------ Dataset

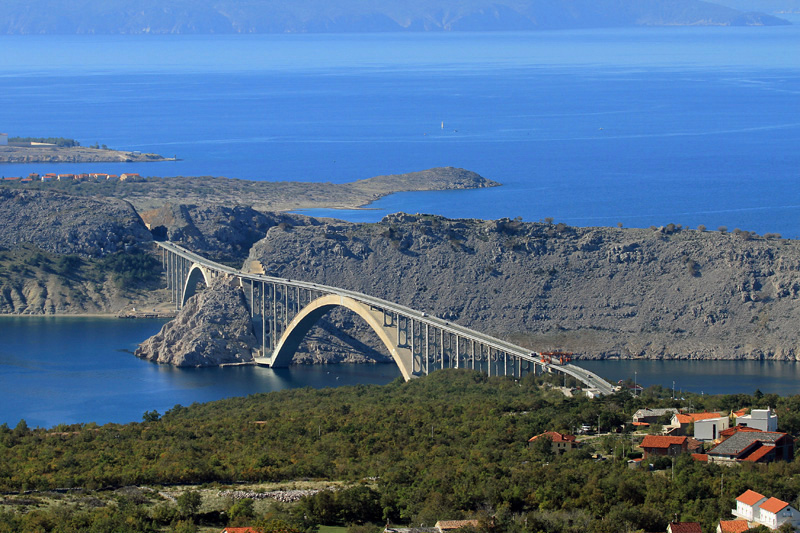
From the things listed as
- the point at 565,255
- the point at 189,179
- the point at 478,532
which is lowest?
the point at 478,532

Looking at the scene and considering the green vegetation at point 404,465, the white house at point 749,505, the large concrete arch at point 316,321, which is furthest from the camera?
the large concrete arch at point 316,321

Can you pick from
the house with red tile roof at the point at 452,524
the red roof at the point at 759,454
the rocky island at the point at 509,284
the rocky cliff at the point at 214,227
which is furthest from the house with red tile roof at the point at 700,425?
the rocky cliff at the point at 214,227

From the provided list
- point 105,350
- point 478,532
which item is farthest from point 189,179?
point 478,532

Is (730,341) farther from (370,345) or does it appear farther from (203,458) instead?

------------

# Problem details
Please copy every one of the records above word for word, leaving out the pictures.

# Problem solution
From the things listed as
- the point at 565,255
- the point at 189,179
- the point at 478,532
which is lowest?
the point at 478,532

Looking at the scene and considering the green vegetation at point 404,465, the white house at point 749,505, the large concrete arch at point 316,321, which is furthest from the camera?
the large concrete arch at point 316,321

Can you pick from
the house with red tile roof at the point at 452,524
the red roof at the point at 759,454
the rocky island at the point at 509,284
the rocky cliff at the point at 214,227
which is furthest from the house with red tile roof at the point at 700,425?
the rocky cliff at the point at 214,227

From the provided list
- point 105,350
- point 478,532
which item is farthest from point 189,179?
point 478,532

Is (730,341) farther from (370,345) or does it appear farther from (203,458) instead?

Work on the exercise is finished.